COSA FARE:
A) Rispondi in breve alle domande seguenti sul brano su migrazioni e lavoro.
(i) Quale tipo di lavoro viene indicato come l'esempio forse più calzante di attività svolta solo dai migranti?
(ii) Stando all'esperienza di residente negli Stati Uniti riportata nel brano, chi sono più frequentemente le tate?
(iii) Quale Paese continua a insistere sul voler accettare solo poche centinaia di rifugiati?
B) Prosegui il brano su migrazioni e lavoro dopo la sua ultima frase.

======== TESTO ESTRATTO

In qualunque mercato del lavoro, esistono nicchie che non vengono colmate dalle classi di lavoratori autoctoni. Per qualche motivo ci sono alcune tipologie di lavoro che vengono svolte solo dai migranti. Le pulizie rappresentano l’esempio forse più calzante. Per la mia esperienza di residente negli Stati Uniti, attualmente le tate sono più frequentemente donne centroamericane che non afroamericane. Da cosa dipende? Per rifarmi a una teoria post-marxista, ritengo che il fenomeno della migrazione economica costituisca parte integrante della pace nazionale che le varie classi sociali sono riuscite a raggiungere tra loro nelle economie industriali più avanzate. A quanto pare un disoccupato tedesco o polacco non accetterà mai alcuni lavori che invece un iracheno o un afgano sarebbe disposto a fare. Dunque esiste nel mercato del lavoro una sorta di strana segmentazione che passa per le specificità etniche e nazionali. Stando così le cose, i migranti stanno rubando il lavoro agli autoctoni, o stanno piuttosto contribuendo a mantenere la pace tra le diverse classi sociali?
Perché si ha paura dell’altro da sé? Perché alcuni reagiscono come gli islandesi, che hanno volontariamente invitato nel loro Paese migliaia di rifugiati, e altri invece come la Slovacchia, che continua a insistere sul volerne accettare solo poche centinaia?

================
======== ELENCO

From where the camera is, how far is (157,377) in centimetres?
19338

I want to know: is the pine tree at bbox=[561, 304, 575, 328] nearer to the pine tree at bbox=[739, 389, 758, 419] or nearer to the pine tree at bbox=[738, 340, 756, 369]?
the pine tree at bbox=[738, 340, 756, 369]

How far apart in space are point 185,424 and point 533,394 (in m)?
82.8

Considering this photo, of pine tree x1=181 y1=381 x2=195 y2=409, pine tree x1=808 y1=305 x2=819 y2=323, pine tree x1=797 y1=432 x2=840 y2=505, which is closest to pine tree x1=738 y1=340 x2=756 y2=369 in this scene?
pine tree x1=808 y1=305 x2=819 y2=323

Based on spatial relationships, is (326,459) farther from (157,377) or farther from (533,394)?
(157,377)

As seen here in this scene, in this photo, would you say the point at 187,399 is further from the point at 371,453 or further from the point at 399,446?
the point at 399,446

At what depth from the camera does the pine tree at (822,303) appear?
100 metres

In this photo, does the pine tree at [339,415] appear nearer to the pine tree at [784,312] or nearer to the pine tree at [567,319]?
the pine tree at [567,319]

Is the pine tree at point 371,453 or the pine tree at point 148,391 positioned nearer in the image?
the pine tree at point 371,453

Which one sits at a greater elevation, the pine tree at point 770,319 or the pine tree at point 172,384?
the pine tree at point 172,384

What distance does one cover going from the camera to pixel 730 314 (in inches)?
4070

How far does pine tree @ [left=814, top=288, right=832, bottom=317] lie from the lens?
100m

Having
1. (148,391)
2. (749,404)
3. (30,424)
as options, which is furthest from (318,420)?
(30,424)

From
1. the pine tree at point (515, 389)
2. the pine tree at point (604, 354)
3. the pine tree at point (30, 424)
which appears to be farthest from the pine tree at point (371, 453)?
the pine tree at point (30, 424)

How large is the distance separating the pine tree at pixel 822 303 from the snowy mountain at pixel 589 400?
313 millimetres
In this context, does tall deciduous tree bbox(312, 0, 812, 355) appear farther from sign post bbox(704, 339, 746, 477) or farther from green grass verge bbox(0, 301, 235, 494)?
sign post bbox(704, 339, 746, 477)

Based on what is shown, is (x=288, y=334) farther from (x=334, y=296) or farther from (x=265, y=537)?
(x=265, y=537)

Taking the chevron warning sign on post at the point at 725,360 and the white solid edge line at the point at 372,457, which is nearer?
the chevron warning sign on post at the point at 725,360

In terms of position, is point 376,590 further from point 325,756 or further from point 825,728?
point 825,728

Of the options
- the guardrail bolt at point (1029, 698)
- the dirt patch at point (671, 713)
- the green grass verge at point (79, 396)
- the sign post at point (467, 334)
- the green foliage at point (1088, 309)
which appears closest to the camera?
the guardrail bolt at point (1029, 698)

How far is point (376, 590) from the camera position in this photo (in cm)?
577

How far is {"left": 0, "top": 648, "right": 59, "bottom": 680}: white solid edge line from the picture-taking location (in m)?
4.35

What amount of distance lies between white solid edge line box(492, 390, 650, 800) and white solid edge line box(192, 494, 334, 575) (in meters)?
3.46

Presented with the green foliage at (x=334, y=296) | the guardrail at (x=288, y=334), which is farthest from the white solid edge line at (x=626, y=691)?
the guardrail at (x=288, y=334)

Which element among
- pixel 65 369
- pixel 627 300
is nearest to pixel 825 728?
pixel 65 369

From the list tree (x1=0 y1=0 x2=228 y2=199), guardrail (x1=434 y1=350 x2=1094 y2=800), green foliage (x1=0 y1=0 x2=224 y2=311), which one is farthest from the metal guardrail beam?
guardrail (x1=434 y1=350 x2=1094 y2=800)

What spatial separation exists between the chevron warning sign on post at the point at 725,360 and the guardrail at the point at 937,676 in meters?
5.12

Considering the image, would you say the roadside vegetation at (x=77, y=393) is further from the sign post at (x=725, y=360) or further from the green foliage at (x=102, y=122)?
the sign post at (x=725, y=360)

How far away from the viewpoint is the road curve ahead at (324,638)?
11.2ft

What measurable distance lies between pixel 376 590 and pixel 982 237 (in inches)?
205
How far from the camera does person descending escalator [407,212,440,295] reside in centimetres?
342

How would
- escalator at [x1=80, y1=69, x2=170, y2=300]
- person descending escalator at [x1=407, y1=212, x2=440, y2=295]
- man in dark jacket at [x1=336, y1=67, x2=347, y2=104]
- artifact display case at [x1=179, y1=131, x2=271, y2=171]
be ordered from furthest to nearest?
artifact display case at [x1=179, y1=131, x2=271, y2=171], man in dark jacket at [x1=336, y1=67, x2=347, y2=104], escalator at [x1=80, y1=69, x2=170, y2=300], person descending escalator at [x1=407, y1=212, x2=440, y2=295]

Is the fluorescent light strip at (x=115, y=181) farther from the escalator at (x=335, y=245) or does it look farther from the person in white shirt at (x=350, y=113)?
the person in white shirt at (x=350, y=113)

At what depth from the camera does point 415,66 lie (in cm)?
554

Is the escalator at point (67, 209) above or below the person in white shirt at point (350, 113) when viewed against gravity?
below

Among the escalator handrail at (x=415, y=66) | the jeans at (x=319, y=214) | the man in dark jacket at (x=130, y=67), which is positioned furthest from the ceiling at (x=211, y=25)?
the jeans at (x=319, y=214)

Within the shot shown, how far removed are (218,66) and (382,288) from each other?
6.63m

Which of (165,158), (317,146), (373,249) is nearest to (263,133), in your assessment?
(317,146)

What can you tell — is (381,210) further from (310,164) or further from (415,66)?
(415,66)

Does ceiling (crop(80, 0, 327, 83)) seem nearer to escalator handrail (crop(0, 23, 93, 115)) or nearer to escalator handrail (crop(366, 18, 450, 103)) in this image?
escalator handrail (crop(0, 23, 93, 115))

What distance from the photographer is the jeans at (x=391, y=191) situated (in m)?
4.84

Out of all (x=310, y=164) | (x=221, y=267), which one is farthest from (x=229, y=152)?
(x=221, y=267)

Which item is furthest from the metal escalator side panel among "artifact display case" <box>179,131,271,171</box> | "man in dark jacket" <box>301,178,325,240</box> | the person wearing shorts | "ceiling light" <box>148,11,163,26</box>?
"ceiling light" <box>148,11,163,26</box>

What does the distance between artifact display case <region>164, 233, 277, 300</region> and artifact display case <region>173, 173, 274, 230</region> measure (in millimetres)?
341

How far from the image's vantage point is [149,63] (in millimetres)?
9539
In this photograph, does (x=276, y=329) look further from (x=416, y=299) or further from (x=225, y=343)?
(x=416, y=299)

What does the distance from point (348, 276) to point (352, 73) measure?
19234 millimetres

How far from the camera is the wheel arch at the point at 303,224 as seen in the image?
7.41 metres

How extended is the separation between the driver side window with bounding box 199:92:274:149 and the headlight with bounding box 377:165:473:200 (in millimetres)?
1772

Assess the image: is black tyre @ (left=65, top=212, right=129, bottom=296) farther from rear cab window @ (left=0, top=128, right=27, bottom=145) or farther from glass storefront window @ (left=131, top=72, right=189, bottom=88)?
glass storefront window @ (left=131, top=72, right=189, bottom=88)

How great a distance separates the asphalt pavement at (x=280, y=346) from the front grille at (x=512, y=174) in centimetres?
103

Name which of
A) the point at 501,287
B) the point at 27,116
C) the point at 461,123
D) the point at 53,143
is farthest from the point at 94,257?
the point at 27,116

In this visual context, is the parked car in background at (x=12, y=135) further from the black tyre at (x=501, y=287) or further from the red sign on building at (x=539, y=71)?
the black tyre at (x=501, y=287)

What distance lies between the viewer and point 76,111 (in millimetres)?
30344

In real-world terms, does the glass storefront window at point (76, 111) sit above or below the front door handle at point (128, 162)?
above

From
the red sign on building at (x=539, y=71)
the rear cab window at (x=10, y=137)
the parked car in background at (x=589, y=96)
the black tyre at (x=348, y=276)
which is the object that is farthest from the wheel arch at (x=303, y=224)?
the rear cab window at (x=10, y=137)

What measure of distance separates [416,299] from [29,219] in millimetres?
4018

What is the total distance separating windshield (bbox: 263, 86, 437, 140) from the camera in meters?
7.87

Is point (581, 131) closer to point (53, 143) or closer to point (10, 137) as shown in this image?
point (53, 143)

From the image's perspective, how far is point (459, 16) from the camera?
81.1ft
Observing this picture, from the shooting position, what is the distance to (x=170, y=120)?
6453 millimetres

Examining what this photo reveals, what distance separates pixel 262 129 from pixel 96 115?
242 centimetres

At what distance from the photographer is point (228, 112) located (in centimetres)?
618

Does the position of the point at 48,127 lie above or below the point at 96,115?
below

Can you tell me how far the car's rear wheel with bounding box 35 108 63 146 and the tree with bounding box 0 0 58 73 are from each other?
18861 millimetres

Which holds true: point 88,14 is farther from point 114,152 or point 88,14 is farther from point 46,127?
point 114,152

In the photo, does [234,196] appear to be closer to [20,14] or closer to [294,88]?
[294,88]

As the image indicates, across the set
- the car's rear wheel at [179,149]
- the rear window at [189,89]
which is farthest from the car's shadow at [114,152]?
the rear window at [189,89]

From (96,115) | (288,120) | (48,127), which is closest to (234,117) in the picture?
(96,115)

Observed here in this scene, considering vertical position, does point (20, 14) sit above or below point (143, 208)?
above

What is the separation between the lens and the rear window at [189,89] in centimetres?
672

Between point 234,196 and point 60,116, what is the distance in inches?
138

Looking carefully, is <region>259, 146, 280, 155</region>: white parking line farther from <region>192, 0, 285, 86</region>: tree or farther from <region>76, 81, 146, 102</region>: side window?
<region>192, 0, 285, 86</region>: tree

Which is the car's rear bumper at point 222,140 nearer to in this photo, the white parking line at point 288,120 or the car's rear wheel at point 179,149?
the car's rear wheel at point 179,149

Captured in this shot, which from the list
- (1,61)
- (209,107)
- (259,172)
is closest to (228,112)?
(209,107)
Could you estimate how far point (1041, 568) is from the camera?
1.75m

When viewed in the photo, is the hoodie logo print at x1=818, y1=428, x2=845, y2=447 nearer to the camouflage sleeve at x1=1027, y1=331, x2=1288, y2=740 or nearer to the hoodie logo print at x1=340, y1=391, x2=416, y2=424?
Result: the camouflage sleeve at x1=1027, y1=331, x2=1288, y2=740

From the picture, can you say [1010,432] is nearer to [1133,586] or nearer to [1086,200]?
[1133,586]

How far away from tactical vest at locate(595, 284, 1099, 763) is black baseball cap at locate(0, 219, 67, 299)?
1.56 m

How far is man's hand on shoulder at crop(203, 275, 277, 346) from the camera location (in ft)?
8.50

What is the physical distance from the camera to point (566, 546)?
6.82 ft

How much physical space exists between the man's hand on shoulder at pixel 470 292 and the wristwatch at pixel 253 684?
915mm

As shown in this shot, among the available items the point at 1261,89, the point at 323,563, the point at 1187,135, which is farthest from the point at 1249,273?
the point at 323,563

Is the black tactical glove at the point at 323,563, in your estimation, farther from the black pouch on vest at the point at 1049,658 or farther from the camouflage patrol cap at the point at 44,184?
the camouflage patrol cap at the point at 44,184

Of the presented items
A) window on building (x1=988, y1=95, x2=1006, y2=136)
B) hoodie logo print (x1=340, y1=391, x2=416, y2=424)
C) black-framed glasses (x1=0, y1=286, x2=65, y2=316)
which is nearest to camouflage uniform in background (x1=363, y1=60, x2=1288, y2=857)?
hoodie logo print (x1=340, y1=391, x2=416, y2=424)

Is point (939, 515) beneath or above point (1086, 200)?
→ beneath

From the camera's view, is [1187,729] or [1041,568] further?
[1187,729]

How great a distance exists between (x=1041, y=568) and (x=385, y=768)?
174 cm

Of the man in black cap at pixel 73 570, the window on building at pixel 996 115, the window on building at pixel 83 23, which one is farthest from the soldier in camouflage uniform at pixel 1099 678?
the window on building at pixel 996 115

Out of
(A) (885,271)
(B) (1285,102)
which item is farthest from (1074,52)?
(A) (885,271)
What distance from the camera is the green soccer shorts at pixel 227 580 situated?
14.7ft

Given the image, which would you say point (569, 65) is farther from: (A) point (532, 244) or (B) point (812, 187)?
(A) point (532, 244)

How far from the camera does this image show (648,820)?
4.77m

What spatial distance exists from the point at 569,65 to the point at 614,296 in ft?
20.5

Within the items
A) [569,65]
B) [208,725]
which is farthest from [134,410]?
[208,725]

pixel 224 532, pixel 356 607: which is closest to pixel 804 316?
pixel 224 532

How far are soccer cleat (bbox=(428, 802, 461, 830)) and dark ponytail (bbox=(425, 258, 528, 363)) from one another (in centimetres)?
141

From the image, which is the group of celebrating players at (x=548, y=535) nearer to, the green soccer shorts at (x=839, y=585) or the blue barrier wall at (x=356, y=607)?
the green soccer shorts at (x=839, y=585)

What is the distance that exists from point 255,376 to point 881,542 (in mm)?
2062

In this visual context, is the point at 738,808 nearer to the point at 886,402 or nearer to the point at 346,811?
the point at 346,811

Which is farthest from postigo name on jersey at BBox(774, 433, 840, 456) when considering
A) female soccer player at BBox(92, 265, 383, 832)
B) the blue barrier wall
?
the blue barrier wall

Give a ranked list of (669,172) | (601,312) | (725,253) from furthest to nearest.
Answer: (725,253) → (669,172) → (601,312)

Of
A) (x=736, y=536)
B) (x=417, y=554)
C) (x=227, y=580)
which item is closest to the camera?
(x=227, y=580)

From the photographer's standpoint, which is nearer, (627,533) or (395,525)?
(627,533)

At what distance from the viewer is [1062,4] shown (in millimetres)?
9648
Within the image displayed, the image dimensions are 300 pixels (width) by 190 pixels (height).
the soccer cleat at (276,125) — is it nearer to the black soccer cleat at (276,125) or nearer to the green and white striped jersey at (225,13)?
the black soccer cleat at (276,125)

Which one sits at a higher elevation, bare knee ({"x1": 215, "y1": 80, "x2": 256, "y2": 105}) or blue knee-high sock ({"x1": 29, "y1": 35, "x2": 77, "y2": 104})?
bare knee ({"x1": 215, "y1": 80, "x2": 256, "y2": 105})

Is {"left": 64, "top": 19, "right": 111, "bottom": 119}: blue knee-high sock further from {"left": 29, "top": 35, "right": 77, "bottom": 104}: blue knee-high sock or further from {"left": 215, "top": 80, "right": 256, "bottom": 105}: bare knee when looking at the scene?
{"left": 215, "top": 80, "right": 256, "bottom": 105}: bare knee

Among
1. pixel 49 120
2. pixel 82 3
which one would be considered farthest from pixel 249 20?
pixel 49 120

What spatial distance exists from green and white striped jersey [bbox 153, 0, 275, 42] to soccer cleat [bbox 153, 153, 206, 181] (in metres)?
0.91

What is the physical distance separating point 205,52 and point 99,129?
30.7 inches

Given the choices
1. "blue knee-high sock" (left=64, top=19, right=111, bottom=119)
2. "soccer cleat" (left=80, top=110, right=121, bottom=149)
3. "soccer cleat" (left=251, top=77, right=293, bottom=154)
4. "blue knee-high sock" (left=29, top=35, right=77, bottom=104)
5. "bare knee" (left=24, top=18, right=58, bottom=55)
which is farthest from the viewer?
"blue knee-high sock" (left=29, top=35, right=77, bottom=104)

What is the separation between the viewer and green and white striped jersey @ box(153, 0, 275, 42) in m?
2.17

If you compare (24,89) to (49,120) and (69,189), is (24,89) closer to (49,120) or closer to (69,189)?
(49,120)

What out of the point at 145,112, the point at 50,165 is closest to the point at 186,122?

================

RISPOSTE PER COMPITO:
A)
(i) Le pulizie.
(ii) Donne centroamericane.
(iii) La Slovacchia.

B)
Paesi come la Slovacchia e l’Ungheria sono piccole nazioni nel cuore dell’Europa che temono di perdere la propria identità. Il caso dell’Islanda però è ancora più eclatante, perché anche quella, come l’Ungheria e la Slovacchia, è una nazione caratterizzata da grandissima omogeneità. Forse gli islandesi stanno cercando in prima battuta di ampliare la propria consapevolezza di sé: cosa vuol dire essere cittadino islandese per uno che è originario della Libia, o dell’Afghanistan? Alcune nazioni come la Svezia e la Norvegia, anch’esse parecchio omogenee, sono riuscite a crearsi un’identità post-nazionale multiculturale. Altre, come la Danimarca, sono sulla difensiva come la Slovacchia. Non credo che sia possibile spiegare il fenomeno in modo univoco.
Ma perché l’omogeneità è così importante per i Paesi avanzati? Il welfare state ha iniziato a tramontare con l’arrivo dei migranti.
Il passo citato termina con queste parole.